« Rendez-vous avec Gilles »
J.-G. Linder | Au Caveau du Cœur d’Or à Chexbres, l’Association du Vieux Lavaux a invité le public à (re)découvrir Gilles (†1982), né Jean Villard à Montreux en 1895. Le conférencier Grégoire Montangero et les Swinging Bikinis interprétant à 4 voix des chansons de Gilles ont ravivé le souvenir de cet homme de scène vaudois, au talent aussi exceptionnel qu’universel.
Jean Villard veut très tôt se vouer au théâtre et offre, une première fois, ses services à l’artiste parisien Jacques Copeau, fondateur du Théâtre du Vieux-Colombier (1913), qui ne peut alors donner suite à cette demande. Surprise toutefois en 1918 à Lausanne: Charles-Ferdinand Ramuz qui offre à Jean Villard le rôle du diable dans son livret L’Histoire du soldat sur une musique d’Igor Stravinski; mais la tournée est interrompue par l’épidémie de grippe espagnole.

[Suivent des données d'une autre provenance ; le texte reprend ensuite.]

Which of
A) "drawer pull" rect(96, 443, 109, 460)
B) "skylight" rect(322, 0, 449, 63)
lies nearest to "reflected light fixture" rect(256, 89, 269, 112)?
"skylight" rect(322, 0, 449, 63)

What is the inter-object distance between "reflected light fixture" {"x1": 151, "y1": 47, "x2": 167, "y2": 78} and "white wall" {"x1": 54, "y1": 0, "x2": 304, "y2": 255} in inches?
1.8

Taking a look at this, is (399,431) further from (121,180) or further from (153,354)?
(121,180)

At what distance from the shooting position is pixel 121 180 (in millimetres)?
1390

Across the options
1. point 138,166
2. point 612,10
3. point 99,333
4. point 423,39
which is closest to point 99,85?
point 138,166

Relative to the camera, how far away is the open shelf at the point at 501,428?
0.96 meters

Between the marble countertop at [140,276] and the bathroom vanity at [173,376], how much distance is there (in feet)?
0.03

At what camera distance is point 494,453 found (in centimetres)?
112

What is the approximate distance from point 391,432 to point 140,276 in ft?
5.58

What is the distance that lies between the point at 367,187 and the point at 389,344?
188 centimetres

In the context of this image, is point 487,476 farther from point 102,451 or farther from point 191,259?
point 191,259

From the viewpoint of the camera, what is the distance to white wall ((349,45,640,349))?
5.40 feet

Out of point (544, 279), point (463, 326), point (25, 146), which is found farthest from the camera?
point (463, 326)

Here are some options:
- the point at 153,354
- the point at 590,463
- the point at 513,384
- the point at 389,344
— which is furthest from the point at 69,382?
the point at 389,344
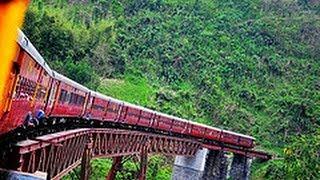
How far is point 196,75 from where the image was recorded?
61.6m

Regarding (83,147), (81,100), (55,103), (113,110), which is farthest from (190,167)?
(55,103)

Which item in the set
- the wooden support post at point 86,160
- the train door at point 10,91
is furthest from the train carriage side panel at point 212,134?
the train door at point 10,91

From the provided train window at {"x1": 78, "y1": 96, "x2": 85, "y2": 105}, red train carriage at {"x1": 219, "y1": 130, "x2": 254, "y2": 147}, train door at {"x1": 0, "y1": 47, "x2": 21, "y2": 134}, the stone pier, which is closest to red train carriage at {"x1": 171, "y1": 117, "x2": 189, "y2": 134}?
the stone pier

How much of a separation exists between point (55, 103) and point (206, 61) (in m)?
Result: 49.8

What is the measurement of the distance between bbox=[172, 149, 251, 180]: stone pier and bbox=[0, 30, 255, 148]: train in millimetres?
2037

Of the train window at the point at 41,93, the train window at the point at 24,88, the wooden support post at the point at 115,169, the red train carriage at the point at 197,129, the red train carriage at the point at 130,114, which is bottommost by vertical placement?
the wooden support post at the point at 115,169

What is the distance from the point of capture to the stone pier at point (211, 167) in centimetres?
4025

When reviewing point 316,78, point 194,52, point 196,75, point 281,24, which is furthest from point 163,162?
point 281,24

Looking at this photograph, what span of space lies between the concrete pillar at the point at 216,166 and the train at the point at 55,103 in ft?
12.2

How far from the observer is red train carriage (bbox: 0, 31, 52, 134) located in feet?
26.9

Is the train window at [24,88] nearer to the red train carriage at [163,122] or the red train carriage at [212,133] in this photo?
the red train carriage at [163,122]

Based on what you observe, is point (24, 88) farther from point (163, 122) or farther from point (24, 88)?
point (163, 122)

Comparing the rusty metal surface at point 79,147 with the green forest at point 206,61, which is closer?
the rusty metal surface at point 79,147

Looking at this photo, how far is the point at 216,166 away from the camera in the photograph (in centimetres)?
4388
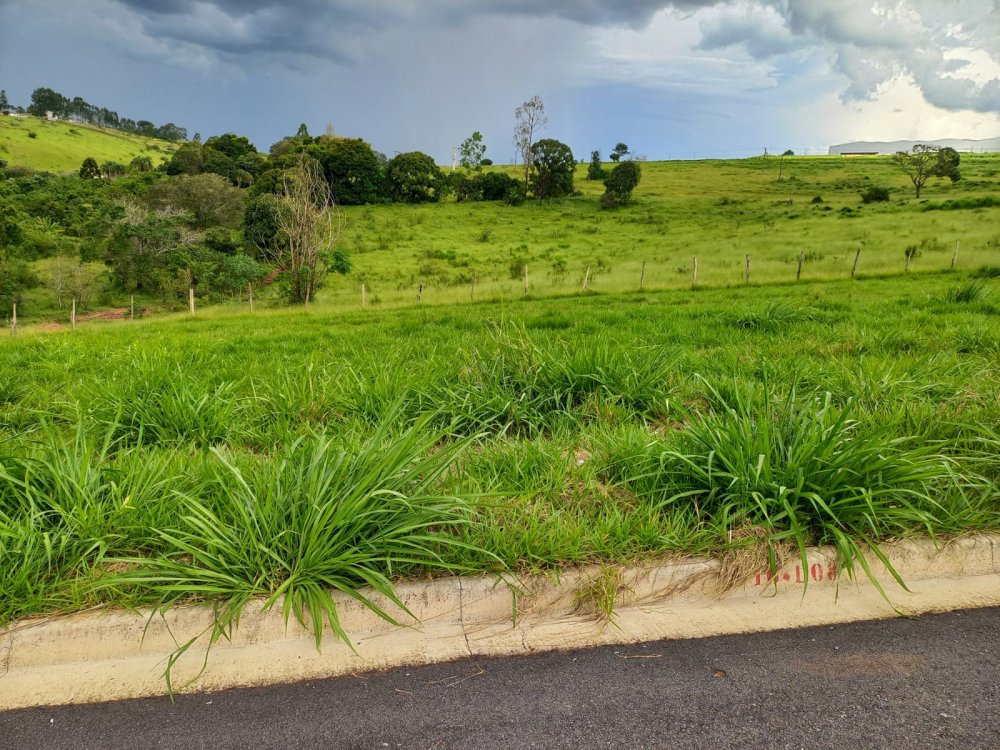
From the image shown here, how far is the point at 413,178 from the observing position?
69.9 meters

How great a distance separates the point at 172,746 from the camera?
1.91 meters

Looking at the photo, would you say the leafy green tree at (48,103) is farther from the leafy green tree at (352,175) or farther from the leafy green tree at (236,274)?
the leafy green tree at (236,274)

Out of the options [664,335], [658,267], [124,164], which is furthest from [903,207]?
[124,164]

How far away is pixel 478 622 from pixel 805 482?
69.3 inches

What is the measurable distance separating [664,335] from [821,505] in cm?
523

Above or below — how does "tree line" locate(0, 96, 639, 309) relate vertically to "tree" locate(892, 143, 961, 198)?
below

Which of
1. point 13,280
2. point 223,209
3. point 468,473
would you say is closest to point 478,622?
point 468,473

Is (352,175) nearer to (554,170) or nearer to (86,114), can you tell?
(554,170)

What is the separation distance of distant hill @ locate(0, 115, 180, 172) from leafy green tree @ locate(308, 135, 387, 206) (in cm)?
4552

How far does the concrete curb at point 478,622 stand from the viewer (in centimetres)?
225

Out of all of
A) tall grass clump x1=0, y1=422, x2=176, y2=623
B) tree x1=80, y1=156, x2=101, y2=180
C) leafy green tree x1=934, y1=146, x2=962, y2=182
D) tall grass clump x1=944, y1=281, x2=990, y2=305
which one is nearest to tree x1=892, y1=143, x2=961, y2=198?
leafy green tree x1=934, y1=146, x2=962, y2=182

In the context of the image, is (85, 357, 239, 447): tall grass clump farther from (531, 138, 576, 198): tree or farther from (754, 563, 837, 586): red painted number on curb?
(531, 138, 576, 198): tree

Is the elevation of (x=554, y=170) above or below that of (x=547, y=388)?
above

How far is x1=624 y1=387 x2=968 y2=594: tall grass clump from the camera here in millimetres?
2799
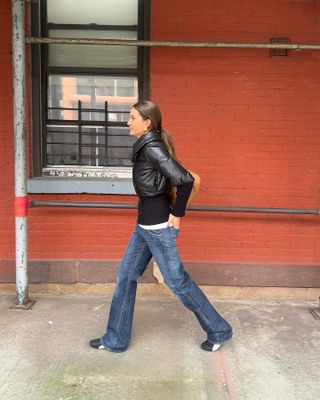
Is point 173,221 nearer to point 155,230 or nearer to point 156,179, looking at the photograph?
point 155,230

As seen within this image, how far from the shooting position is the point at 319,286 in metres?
4.58

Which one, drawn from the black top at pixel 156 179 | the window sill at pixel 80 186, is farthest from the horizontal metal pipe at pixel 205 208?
the black top at pixel 156 179

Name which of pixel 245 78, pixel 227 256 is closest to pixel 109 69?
pixel 245 78

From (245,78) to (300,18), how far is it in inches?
27.6

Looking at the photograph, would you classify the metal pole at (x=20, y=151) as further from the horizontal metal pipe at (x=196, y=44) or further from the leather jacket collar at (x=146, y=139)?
the leather jacket collar at (x=146, y=139)

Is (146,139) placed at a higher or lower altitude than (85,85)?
lower

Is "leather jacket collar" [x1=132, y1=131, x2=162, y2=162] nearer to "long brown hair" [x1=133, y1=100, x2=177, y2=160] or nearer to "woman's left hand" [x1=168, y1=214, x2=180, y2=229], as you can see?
"long brown hair" [x1=133, y1=100, x2=177, y2=160]

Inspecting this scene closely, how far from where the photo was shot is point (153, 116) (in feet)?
10.7

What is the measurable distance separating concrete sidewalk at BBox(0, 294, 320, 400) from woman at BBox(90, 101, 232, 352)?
0.19 m

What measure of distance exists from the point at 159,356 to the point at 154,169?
4.46 feet

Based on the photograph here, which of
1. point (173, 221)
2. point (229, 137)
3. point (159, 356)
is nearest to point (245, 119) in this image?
point (229, 137)

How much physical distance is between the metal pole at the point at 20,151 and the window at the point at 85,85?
0.45 m

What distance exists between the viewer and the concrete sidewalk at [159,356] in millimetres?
3082

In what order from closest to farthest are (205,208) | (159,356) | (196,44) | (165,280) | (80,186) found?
1. (165,280)
2. (159,356)
3. (196,44)
4. (205,208)
5. (80,186)
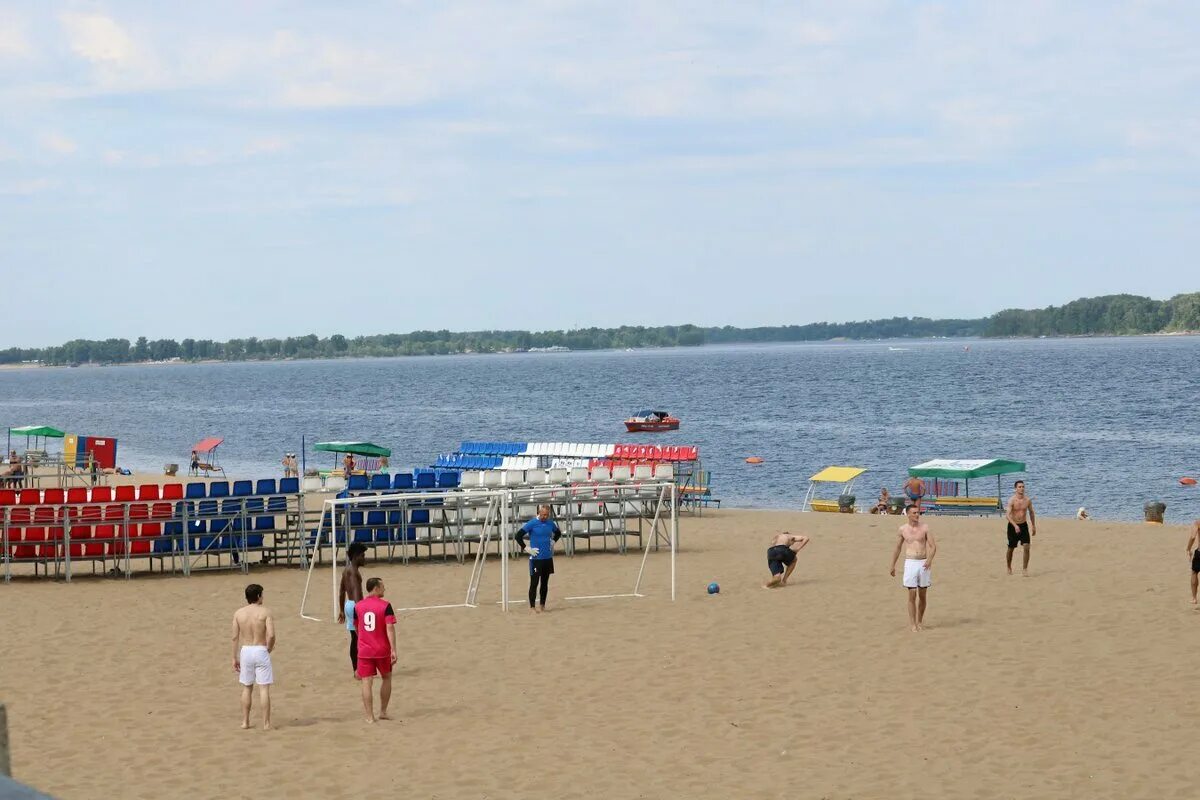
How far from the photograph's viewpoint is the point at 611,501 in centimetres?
2294

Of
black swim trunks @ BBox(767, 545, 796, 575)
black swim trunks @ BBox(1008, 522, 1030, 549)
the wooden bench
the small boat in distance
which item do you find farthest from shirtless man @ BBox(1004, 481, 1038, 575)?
the small boat in distance

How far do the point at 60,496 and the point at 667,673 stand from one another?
11117mm

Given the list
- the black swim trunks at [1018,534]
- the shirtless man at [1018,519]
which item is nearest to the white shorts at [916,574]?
the shirtless man at [1018,519]

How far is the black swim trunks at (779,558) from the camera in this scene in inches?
763

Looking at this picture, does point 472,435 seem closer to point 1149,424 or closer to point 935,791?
point 1149,424

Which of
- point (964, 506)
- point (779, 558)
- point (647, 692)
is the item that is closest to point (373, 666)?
point (647, 692)

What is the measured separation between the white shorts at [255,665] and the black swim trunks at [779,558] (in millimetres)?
9314

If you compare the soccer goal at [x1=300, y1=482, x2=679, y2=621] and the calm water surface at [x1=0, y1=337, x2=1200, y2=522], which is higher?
the soccer goal at [x1=300, y1=482, x2=679, y2=621]

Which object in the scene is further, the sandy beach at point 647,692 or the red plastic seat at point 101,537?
the red plastic seat at point 101,537

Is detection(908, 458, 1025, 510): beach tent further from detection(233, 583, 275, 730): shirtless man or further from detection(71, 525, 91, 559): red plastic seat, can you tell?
detection(233, 583, 275, 730): shirtless man

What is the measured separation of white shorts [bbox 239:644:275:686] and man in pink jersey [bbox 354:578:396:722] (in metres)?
0.80

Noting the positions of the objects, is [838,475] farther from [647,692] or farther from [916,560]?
[647,692]

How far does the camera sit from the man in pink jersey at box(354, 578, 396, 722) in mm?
11734

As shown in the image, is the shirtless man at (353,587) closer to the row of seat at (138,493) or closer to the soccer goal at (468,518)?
the soccer goal at (468,518)
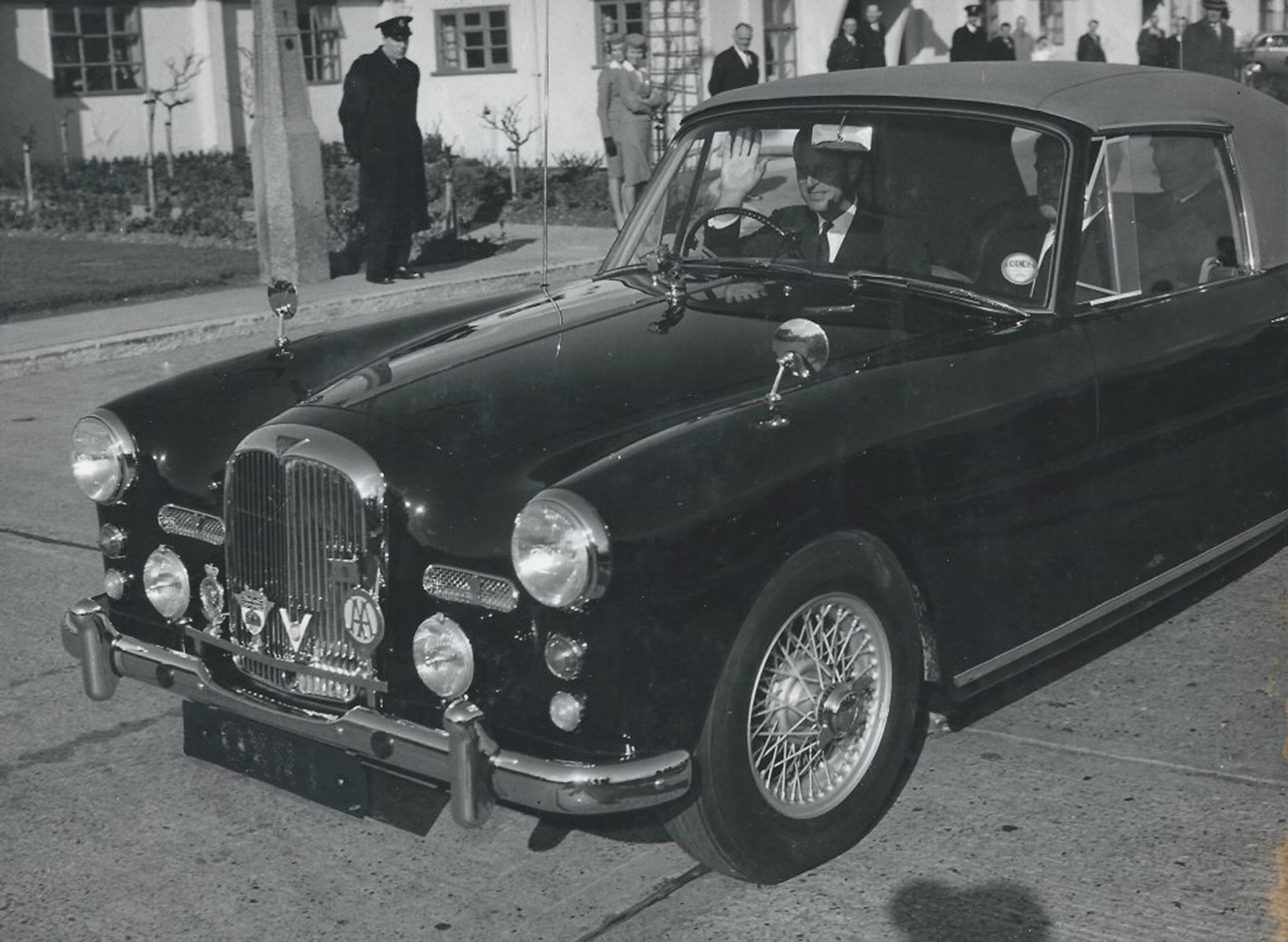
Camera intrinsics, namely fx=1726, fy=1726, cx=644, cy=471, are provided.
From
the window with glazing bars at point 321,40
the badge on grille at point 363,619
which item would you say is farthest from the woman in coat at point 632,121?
the window with glazing bars at point 321,40

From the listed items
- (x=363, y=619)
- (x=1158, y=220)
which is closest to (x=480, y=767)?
(x=363, y=619)

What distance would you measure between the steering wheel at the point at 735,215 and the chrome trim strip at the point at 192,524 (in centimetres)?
175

Jean Villard se tourne à nouveau vers Copeau qui l’engage d’abord au Théâtre du Vieux-Colombier à Paris, puis en Bourgogne jusqu’en 1929. Les jeunes comédiens de la troupe, dont Jean Villard, s’émancipent peu à peu de leur maître Copeau; ils sont surnommés les copiaus par les Bourguignons. Dorénavant indépendants et de retour à Paris, Jean Villard – dit Gilles – et Aman Maistre – dit Julien – révolutionnent le spectacle des tours de chant; leur interprétation de la chanson subversive Dollars (1932), inattendue au Théâtre de l’Empire – comme Gilles lui-même l’a plus tard rapporté –, porte le duo au sommet de la notoriété; réinterprétée l’autre soir au Cœur d’Or, Dollars n’a toujours rien perdu de son impact!
Mobilisé en 1939, Gilles, dénoncé par certains services secrets comme bolchevik, entre au service de la radio avec pour mission de produire une chanson par semaine. En 1940 Edith Burger et lui fondent à Lausanne, à l’Hôtel de la Paix, le cabaret Au Coup de soleil, un lieu de liberté francophile et de résistance, où retentit bientôt le brûlot «antiboche» Les Conquérants – attentivement écouté à Chexbres, le 8 novembre dernier. A la mort prématurée de sa partenaire Edith, de nouveau à Paris (1947), Jean Villard se produit dans un troisième et dernier duo, Gilles et Urfer. A la fin des années 1950, Gilles et son épouse Evelyne achètent et transforment une maison de Saint-Saphorin qui marque le retour de Gilles en Suisse, dans sa région natale, où il continuera de chanter en duo avec Urfer.